GIVEN RECORDS:
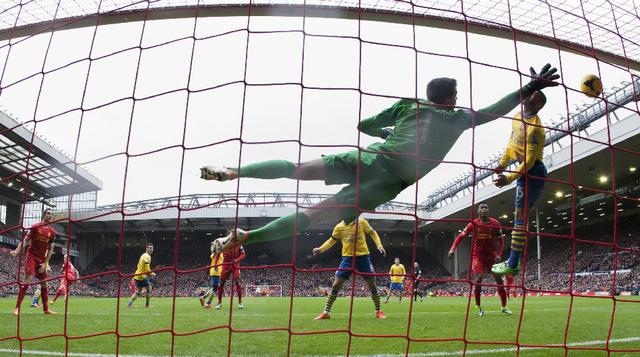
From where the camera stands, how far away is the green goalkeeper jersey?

---

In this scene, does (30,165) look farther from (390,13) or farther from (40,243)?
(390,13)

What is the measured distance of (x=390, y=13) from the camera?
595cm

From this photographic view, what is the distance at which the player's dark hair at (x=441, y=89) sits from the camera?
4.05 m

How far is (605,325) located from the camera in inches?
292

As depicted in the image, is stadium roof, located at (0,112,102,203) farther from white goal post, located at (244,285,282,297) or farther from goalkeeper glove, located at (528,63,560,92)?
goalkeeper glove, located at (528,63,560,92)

* * *

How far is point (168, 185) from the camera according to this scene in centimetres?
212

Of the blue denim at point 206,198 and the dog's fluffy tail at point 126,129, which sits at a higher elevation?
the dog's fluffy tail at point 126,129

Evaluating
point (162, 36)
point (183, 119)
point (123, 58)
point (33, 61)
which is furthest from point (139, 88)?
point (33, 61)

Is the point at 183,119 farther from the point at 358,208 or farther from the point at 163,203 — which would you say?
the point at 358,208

WHAT TO PRODUCE: Pick out each line in the entries above that contains the word "point", matching case exactly.

TASK SOLUTION:
How far is point (168, 185) from the camera according to this scene in centimetres?
Of the blue denim at point 206,198 and the dog's fluffy tail at point 126,129, which sits at a higher elevation?
the dog's fluffy tail at point 126,129
point (162, 36)
point (183, 119)
point (123, 58)
point (33, 61)
which is furthest from point (139, 88)?
point (33, 61)
Is the point at 183,119 farther from the point at 358,208 or farther from the point at 163,203 — which would you say?
the point at 358,208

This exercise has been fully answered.